EXERCISE
Please turn everything from the line containing "Studying the photograph" down to the end of the entries into a Markdown table with the columns Row and Line, numbering each row and skipping blank lines. Leave out the pictures.

* Start MATERIAL FOR THIS TASK *

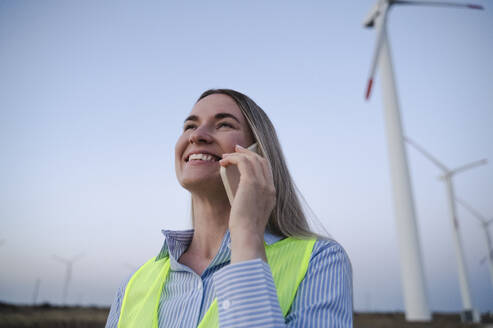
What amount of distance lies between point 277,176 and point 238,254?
121cm

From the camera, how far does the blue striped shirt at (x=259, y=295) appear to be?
1729 mm

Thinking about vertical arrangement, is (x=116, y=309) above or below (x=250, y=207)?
below

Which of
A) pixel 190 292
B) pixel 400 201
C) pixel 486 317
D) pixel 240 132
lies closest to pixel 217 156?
pixel 240 132

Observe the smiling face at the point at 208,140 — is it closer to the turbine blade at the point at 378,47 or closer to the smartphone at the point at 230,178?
the smartphone at the point at 230,178

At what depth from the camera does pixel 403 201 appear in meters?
18.1

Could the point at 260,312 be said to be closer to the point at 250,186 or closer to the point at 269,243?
the point at 250,186

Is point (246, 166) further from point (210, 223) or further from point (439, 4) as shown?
point (439, 4)

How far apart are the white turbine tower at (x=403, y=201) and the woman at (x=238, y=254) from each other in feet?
46.2

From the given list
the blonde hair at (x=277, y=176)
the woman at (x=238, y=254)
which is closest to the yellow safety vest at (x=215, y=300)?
the woman at (x=238, y=254)

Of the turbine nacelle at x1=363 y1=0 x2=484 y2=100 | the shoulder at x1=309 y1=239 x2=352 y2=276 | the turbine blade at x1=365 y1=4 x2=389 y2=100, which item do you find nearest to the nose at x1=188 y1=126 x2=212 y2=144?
the shoulder at x1=309 y1=239 x2=352 y2=276

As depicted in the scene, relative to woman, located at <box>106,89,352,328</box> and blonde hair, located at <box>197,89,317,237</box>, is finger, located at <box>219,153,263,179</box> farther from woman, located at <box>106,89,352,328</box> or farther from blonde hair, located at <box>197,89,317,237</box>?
blonde hair, located at <box>197,89,317,237</box>

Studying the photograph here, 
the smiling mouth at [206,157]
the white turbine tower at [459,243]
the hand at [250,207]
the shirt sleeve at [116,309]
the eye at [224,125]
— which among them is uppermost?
the eye at [224,125]

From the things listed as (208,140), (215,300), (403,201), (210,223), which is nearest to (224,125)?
(208,140)

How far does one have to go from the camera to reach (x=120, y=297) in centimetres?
295
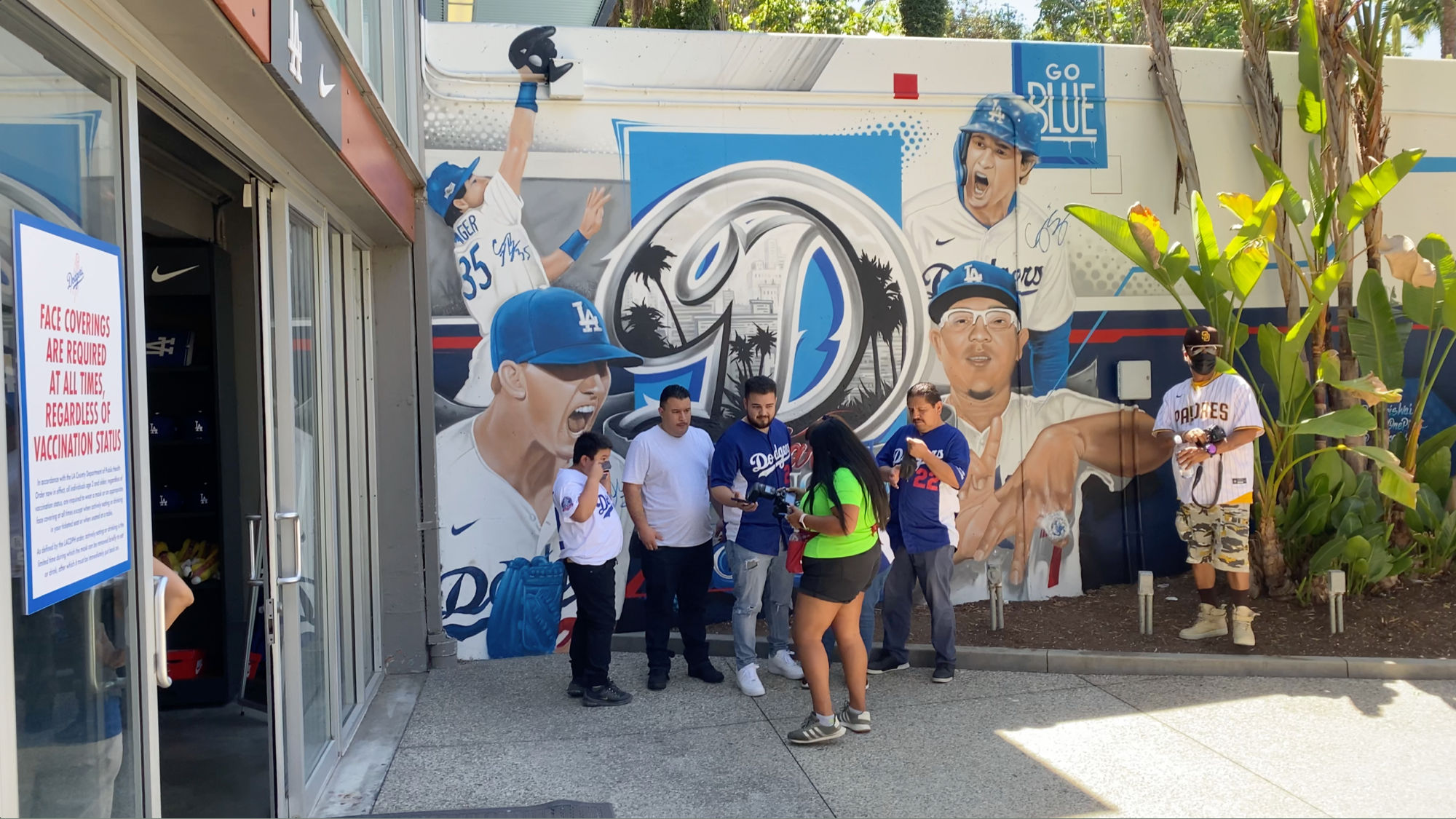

* End MATERIAL FOR THIS TASK *

ANSWER FOR THE TASK
| Row | Line |
|---|---|
| 1 | Studying the photograph here,  |
| 2 | the smiling mouth at [206,157] |
| 3 | the white turbine tower at [459,243] |
| 4 | the hand at [250,207] |
| 5 | the shirt sleeve at [116,309] |
| 6 | the eye at [224,125] |
| 7 | — which among them is uppermost? |
| 8 | the eye at [224,125] |
| 9 | From the things listed as (208,140), (215,300), (403,201), (210,223), which is nearest to (224,125)? |
| 10 | (208,140) |
| 11 | How far does one have to go from the camera to reach (x=120, y=297) in centimetres? |
| 12 | 295 |